Ah the memorials. Choosing what ones to look at is like choosing chocolates from a vast gift box.

One of the more ornate memorials is to actor and theatre owner John Alexander complete with carved curtains and footlights, with an epitaph which floridly begins: "Fallen is the curtain. The last scene is o'er."

It ends, rather touchingly: "Unnumbered parts he played, yet to the end his best were those of husband, father, friend."

Life clearly was not dull in those days for the well travelled Glaswegian, although it could be a tad hazardous.

A memorial erected by friends of John Ker explains he was "accidentaly drowned while shooting wild fowl from a small boat off the coast of Romagna".

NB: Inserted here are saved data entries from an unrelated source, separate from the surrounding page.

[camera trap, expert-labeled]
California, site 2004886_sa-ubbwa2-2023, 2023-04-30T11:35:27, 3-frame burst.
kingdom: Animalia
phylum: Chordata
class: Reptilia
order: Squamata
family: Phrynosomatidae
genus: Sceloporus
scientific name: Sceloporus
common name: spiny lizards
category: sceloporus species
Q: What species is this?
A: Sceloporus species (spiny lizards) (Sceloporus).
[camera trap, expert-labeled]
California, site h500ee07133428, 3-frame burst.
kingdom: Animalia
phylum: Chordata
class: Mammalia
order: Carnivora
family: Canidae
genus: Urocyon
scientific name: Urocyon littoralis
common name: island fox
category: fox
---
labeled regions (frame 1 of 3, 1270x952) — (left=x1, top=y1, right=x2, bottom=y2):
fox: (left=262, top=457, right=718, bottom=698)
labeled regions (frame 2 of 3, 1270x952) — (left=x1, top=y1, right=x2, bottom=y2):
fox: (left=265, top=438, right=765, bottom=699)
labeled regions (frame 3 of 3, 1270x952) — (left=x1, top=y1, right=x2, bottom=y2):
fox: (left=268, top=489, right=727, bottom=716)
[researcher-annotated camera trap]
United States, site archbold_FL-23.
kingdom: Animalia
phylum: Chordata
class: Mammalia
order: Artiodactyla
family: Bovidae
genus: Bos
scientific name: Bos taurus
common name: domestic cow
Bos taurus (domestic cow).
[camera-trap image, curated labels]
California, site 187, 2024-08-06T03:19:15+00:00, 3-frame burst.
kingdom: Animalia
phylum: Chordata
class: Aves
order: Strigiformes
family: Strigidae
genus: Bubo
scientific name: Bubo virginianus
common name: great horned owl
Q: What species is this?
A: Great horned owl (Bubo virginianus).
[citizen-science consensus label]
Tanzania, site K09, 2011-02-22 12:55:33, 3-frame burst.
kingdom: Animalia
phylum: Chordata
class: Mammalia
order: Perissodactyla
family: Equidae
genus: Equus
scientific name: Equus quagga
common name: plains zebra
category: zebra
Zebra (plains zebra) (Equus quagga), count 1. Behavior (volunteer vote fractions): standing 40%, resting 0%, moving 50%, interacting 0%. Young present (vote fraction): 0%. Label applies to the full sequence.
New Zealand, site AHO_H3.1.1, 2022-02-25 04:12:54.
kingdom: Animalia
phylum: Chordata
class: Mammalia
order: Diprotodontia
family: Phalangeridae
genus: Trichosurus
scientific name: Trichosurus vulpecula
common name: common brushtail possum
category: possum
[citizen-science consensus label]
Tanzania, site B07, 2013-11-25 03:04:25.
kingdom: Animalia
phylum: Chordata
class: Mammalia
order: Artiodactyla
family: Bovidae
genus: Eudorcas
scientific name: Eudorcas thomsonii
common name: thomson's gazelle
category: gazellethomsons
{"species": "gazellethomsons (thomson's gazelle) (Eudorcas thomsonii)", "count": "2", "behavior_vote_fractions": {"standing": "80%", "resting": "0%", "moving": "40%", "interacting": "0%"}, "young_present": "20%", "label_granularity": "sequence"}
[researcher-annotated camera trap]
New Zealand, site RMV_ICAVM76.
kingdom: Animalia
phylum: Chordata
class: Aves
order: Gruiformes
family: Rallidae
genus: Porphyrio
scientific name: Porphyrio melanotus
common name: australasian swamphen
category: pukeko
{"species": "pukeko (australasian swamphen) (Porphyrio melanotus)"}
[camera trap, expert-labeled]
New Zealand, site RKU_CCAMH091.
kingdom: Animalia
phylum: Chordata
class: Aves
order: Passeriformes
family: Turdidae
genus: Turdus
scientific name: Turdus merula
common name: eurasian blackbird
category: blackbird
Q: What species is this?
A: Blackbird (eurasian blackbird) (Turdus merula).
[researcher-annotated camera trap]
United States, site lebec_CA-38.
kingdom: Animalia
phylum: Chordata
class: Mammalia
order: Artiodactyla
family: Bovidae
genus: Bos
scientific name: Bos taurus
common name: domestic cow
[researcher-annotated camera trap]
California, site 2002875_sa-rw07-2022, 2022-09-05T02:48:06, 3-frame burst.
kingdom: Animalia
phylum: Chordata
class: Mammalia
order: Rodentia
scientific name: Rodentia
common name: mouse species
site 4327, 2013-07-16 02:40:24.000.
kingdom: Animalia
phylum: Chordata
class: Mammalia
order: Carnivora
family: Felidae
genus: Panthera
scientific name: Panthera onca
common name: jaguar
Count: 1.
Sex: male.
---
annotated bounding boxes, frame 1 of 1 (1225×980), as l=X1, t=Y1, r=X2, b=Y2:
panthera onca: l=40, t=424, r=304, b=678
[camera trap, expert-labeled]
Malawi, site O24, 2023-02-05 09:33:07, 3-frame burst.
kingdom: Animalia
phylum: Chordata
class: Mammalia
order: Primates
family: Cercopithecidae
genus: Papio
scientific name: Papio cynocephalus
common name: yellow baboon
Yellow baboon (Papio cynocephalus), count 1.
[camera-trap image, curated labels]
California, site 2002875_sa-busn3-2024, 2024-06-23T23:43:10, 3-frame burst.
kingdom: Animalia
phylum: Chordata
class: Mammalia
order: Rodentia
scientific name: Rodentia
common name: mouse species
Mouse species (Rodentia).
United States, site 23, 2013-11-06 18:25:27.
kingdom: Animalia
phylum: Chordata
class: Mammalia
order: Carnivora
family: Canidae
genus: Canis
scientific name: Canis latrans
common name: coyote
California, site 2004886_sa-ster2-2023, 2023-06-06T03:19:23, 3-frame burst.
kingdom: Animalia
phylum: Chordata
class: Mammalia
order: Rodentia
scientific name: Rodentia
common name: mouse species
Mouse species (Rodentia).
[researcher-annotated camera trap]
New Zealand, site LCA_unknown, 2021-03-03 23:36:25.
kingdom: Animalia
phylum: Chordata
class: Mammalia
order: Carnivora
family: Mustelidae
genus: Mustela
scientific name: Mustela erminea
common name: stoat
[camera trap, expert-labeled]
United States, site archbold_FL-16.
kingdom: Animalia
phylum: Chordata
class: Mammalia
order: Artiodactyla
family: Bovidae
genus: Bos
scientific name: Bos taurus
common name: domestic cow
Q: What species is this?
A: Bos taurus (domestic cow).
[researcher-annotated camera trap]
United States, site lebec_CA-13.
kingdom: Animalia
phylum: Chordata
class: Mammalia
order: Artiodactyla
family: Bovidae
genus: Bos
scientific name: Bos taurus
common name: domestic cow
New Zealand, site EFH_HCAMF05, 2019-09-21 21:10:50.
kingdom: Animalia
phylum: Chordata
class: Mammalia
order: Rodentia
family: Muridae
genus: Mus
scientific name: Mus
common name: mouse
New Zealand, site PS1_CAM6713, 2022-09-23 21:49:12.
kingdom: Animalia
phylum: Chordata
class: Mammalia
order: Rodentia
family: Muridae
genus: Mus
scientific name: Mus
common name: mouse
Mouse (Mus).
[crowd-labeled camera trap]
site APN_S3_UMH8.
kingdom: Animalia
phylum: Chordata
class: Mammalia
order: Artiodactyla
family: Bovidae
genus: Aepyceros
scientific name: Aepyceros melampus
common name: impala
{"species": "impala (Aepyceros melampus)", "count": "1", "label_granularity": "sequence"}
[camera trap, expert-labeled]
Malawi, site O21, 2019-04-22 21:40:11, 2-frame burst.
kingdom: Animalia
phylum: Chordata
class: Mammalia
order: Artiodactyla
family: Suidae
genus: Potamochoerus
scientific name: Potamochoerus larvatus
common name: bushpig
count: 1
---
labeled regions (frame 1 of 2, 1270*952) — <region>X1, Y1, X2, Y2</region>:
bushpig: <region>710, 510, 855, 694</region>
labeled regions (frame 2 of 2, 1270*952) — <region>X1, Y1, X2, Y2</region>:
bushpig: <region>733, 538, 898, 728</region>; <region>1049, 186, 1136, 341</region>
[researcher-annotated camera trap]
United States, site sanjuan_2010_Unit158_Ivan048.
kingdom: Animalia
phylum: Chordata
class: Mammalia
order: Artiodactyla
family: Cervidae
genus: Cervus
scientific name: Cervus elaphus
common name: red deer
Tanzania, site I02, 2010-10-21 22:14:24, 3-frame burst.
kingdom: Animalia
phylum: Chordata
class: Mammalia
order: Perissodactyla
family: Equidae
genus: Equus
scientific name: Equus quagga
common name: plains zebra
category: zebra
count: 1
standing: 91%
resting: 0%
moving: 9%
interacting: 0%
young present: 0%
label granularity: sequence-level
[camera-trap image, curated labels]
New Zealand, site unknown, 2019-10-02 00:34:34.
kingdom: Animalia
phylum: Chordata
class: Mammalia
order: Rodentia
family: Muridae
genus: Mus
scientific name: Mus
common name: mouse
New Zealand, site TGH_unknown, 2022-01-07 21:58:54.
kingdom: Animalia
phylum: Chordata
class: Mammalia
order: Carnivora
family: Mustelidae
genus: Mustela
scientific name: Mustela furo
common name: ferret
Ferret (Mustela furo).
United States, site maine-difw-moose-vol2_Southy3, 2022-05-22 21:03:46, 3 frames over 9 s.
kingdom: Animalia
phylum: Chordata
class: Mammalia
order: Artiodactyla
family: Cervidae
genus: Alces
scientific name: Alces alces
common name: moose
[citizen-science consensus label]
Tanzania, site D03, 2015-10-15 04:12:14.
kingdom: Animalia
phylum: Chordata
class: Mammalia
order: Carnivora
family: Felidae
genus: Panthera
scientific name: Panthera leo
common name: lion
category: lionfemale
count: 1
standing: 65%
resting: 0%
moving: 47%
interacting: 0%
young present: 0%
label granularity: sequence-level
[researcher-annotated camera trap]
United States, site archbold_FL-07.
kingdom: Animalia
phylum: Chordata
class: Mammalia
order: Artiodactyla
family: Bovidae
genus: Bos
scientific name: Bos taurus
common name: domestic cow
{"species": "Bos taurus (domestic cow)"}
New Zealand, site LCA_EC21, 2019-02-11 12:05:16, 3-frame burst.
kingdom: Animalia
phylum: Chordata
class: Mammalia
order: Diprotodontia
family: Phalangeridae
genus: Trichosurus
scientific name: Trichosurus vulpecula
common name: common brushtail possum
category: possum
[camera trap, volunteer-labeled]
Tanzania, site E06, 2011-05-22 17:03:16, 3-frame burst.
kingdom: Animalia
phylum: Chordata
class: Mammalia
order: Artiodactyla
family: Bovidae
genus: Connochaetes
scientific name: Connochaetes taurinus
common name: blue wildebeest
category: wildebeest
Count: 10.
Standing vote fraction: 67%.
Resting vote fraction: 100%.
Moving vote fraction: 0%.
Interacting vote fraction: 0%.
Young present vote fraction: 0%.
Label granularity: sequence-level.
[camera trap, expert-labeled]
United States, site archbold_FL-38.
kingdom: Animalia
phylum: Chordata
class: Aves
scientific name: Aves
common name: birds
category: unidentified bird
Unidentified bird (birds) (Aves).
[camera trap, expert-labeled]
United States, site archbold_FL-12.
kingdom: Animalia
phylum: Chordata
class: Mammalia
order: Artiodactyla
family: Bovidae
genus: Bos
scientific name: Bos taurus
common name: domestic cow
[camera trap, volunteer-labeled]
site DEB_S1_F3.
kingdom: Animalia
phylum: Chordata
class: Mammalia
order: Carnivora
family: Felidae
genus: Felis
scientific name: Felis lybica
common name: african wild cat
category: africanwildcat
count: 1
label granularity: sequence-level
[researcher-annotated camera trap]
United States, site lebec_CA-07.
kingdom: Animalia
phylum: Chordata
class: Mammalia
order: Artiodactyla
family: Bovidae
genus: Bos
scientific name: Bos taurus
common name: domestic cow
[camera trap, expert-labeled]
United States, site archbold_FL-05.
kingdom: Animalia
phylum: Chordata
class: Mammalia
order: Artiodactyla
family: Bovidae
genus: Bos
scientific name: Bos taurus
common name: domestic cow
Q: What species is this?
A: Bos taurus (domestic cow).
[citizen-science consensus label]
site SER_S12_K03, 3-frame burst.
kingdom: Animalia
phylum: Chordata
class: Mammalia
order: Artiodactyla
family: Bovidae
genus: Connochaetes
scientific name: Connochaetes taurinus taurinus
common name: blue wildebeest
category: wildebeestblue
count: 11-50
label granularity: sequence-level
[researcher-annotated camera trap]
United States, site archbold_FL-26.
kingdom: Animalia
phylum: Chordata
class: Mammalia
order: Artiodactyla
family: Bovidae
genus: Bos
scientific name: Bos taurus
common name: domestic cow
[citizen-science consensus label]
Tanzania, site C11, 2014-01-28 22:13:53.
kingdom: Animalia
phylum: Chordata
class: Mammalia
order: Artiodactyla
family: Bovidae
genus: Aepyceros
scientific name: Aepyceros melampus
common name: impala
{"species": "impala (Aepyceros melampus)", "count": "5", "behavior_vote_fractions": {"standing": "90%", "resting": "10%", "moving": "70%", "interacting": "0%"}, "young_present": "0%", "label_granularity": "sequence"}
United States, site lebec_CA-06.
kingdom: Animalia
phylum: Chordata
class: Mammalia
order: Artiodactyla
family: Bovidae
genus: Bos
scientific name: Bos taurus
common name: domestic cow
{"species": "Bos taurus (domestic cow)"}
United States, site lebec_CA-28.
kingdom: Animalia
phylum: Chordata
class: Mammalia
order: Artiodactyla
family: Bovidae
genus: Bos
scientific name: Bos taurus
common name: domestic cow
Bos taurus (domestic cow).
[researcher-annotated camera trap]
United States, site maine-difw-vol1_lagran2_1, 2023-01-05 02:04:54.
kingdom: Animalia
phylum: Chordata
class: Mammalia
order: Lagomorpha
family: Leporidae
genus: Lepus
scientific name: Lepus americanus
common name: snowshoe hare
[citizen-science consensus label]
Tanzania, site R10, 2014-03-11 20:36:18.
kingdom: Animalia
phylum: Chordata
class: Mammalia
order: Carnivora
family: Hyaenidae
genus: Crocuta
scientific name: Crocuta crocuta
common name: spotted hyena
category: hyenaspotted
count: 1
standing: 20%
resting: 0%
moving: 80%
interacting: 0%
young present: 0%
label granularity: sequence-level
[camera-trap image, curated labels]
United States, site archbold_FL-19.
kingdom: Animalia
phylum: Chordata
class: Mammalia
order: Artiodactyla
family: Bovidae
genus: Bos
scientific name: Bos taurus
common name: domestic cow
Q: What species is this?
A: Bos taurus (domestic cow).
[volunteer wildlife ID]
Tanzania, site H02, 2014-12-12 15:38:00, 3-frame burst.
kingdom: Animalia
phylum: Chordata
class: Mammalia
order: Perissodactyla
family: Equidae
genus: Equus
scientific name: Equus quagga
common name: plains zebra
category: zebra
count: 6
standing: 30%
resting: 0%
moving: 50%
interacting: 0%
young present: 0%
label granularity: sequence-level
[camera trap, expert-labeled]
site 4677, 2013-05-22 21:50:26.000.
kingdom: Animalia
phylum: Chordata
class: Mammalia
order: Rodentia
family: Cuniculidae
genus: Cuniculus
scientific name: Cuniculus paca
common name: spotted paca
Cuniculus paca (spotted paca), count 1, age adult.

At least I think it's Romagna, an ancient part of Italy, but the lettering is a bit worn.

A simple granite obelisk to the memory of writer John Baird Smith includes the grievous information that one son was killed in action in France during the Great War and is buried there. A second, who was a fellow of the University of Rangoon, and worked for the Scottish-owned ferry company the Irrawaddy Flotilla, was buried at sea.

The styles of the monuments race from the Gothic to even Egyptian. There is a Moorish monument to solicitor William Wilson which would not be out of place in Palestine.

There are angels of course, many angels, some male, some clearly female as a naked bosom or two reveals. And even a football.

Yes, an old-fashioned laced football carved out of granite on the monument erected by the SFA to its first secretary, William Dick, who died in 1880 at only 29 after working for the football authorities for ten years.

Ruth tells me that it is a constant struggle by the Friends to raise funds to maintain and restore the memorials. Some rich merchants left thousands to upkeep their graves but the money has disappeared. Funny that.

The council does its bit by keeping the grass cut and paths maintained. But the Friends have ambitious plans to restore more of the buildings.

They have tours on Saturdays and Sundays which help raise money for their projects. Find their website and book up for them. Sometimes it's eye-opening to be a tourist in your own city.